I worked hard, at times sleeping four hours a night so I wouldn't say no to any projects. - Hadiya Roderique
And even with working hard and getting rave reviews, Hadiya still worried whether she would fit in, would get an offer or not. (She did) But her anguish and fear of not being "good enough" is something I can relate and I am sure you can relate too. You work hard, get handed the big projects yet you are still not good enough for that senior role. You have to know when to get up from the table if you're not being fed. Too often women fall into the "fear of being disliked" trap and end up overstaying our welcome in a particular position or job. After realizing that she wanted more, Hayida left for another position at a small firm and is now pursuing her Ph.D. at U of T since then. She fought for the best version of herself and is doing something she loves - she went from leadership to legacy. And by sharing her story she inspires us all to do just that.
Research shows that women of colour are loyal to a fault. We are too loyal to jobs and organizations who are not willing to make real space for us. I too left Bay Street earlier this year, to pursue my own dreams- thanks in part to my Sponsor. I did it because I would like to see a world where Gender Equality is realized. I want to see more women of colour on Boards, in Senior Leadership positions, becoming partners and most importantly enjoying their journey to success. Focusing on what matters the most - having the freedom to pursue their work with unbridled passion without the gremlins of worrying about their hair, stereotypes and more. I want women to focus on what's right with them and use that as a leadership strategy - something they can use to advance their career.
Will that day come? I hope so. I am working with ambitious women to do just that and a huge part of what I call the Leadership to Legacy impact score is having my clients find one other mentee - a woman of colour and share what she has learned - so that we can increase their Legacy Score and make a difference where they are today.

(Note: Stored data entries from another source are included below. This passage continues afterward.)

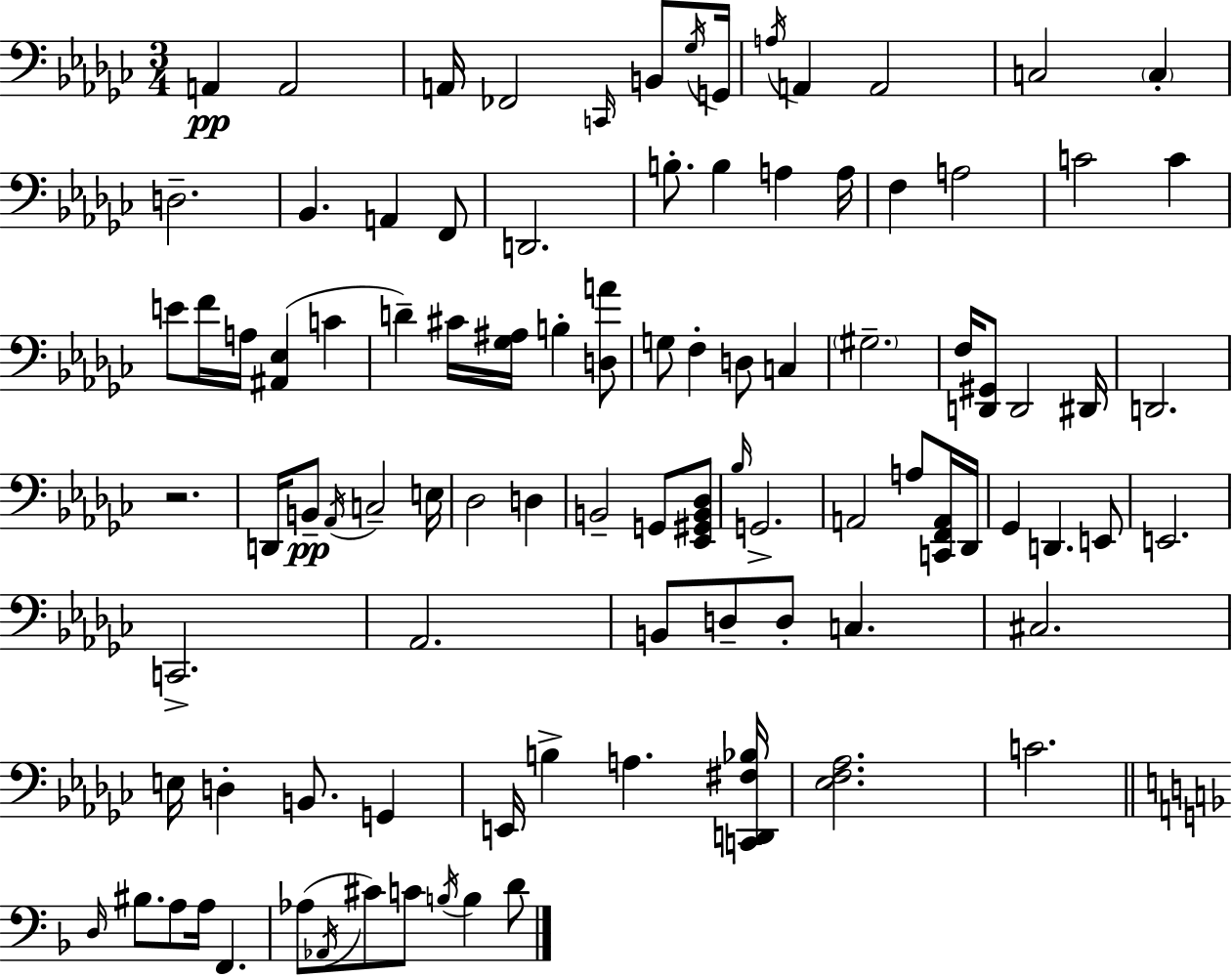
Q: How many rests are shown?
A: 1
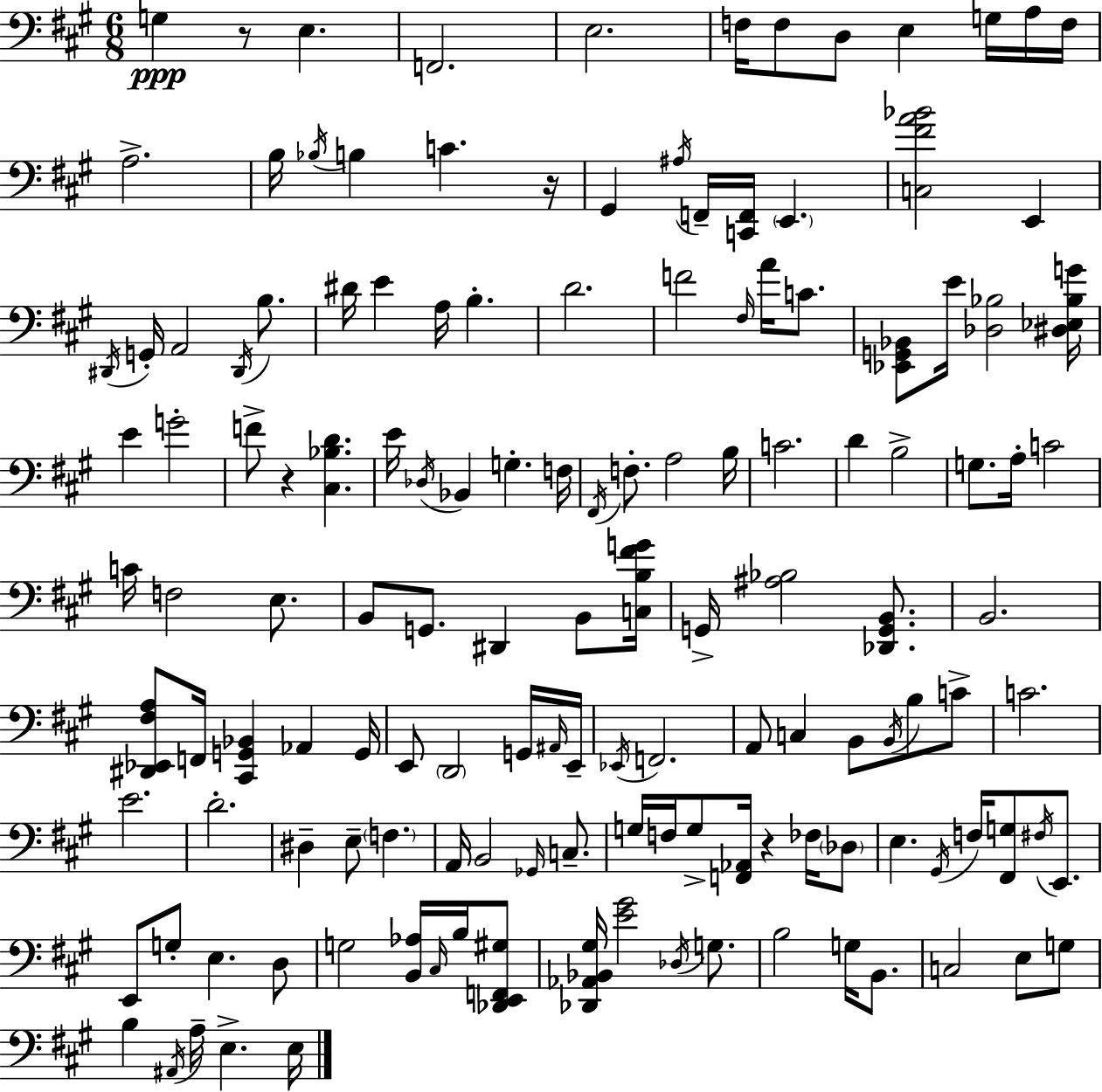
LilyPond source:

{
  \clef bass
  \numericTimeSignature
  \time 6/8
  \key a \major
  \repeat volta 2 { g4\ppp r8 e4. | f,2. | e2. | f16 f8 d8 e4 g16 a16 f16 | \break a2.-> | b16 \acciaccatura { bes16 } b4 c'4. | r16 gis,4 \acciaccatura { ais16 } f,16-- <c, f,>16 \parenthesize e,4. | <c fis' a' bes'>2 e,4 | \break \acciaccatura { dis,16 } g,16-. a,2 | \acciaccatura { dis,16 } b8. dis'16 e'4 a16 b4.-. | d'2. | f'2 | \break \grace { fis16 } a'16 c'8. <ees, g, bes,>8 e'16 <des bes>2 | <dis ees bes g'>16 e'4 g'2-. | f'8-> r4 <cis bes d'>4. | e'16 \acciaccatura { des16 } bes,4 g4.-. | \break f16 \acciaccatura { fis,16 } f8.-. a2 | b16 c'2. | d'4 b2-> | g8. a16-. c'2 | \break c'16 f2 | e8. b,8 g,8. | dis,4 b,8 <c b fis' g'>16 g,16-> <ais bes>2 | <des, g, b,>8. b,2. | \break <dis, ees, fis a>8 f,16 <cis, g, bes,>4 | aes,4 g,16 e,8 \parenthesize d,2 | g,16 \grace { ais,16 } e,16-- \acciaccatura { ees,16 } f,2. | a,8 c4 | \break b,8 \acciaccatura { b,16 } b8 c'8-> c'2. | e'2. | d'2.-. | dis4-- | \break e8-- \parenthesize f4. a,16 b,2 | \grace { ges,16 } c8.-- g16 | f16 g8-> <f, aes,>16 r4 fes16 \parenthesize des8 e4. | \acciaccatura { gis,16 } f16 <fis, g>8 \acciaccatura { fis16 } e,8. | \break e,8 g8-. e4. d8 | g2 <b, aes>16 \grace { cis16 } b16 | <des, e, f, gis>8 <des, aes, bes, gis>16 <e' gis'>2 \acciaccatura { des16 } | g8. b2 g16 | \break b,8. c2 e8 | g8 b4 \acciaccatura { ais,16 } a16-- e4.-> | e16 } \bar "|."
}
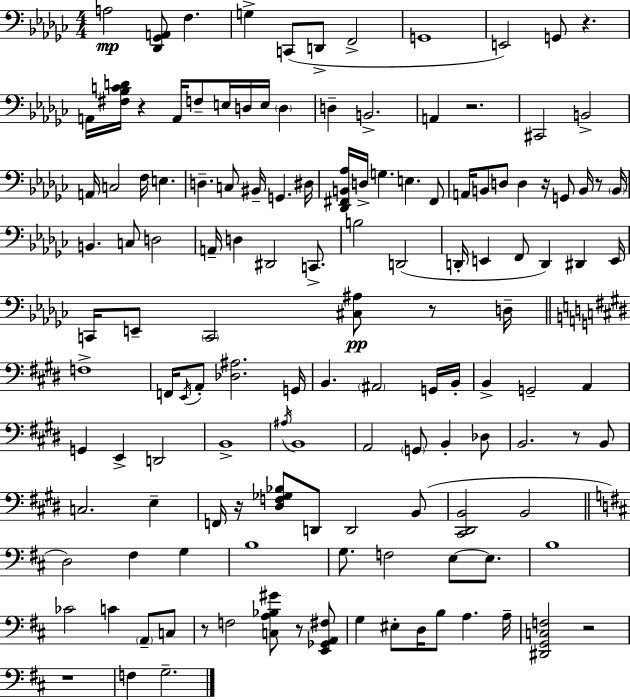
{
  \clef bass
  \numericTimeSignature
  \time 4/4
  \key ees \minor
  a2\mp <des, ges, a,>8 f4. | g4-> c,8( d,8-> f,2-> | g,1 | e,2) g,8 r4. | \break a,16 <fis bes c' d'>16 r4 a,16 f8-- e16 d16 e16 \parenthesize d4 | d4-- b,2.-> | a,4 r2. | cis,2 b,2-> | \break a,16 c2 f16 e4. | d4.-- c8 bis,16-- g,4. dis16 | <des, fis, b, aes>16 d16-> g4. e4. fis,8 | a,16 b,8 d8 d4 r16 g,8 b,16 r8 \parenthesize b,16 | \break b,4. c8 d2 | a,16-- d4 dis,2 c,8.-> | b2 d,2( | d,16-. e,4 f,8 d,4) dis,4 e,16 | \break c,16 e,8-- \parenthesize c,2 <cis ais>8\pp r8 d16-- | \bar "||" \break \key e \major f1-> | f,16 \acciaccatura { e,16 } a,8-. <des ais>2. | g,16 b,4. \parenthesize ais,2 g,16 | b,16-. b,4-> g,2-- a,4 | \break g,4 e,4-> d,2 | b,1-> | \acciaccatura { ais16 } b,1 | a,2 \parenthesize g,8 b,4-. | \break des8 b,2. r8 | b,8 c2. e4-- | f,16 r16 <dis f ges bes>8 d,8 d,2 | b,8( <cis, dis, b,>2 b,2 | \break \bar "||" \break \key d \major d2) fis4 g4 | b1 | g8. f2 e8~~ e8. | b1 | \break ces'2 c'4 \parenthesize a,8-- c8 | r8 f2 <c a bes gis'>8 r8 <e, ges, a, fis>8 | g4 eis8-. d16 b8 a4. a16-- | <dis, g, c f>2 r2 | \break r1 | f4 g2.-- | \bar "|."
}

Through my LEAD with Confidence Program - a free neuro-based leadership program for Caribbean Millenials we are helping leaders lead with confidence regardless of their title, to speak up, believe in themselves, be bold for change and mentor others on their way up.
We cannot keep ignoring the elephant in the room. In order to fully leverage the talent and skills Black women, women of colour and Aboriginal women bring to the table, we need to acknowledge that something different needs to be done.
Bay Street needs to be bold for change, by actually making real change. They need to be held accountable. Part of this change starts with you and your story. Define what your Leadership to Legacy story is. And start living it today. How will you be bold for change? You do not need to leave Bay Street like Hadiya and me , but there is something you can do right now, where you are. Define your legacy story and start living it.
Who do you want to be when you leave this earth? What will your orbituary say? How will you be bold for change? If you had to coach your younger self or your daughter through what you are struggling with right now in the workplace - what would you tell her?
Whatever you would tell your younger self or an Aboriginal or young woman of colour - do that thing now. Because what the world needs now, more than ever is your brilliant, brave, scared self. As my virtual mentor, Social Scientist Dr. Brene Brown reminds us all, "You can be brave and afraid at the same time."
So be bold, take action - do that one thing now.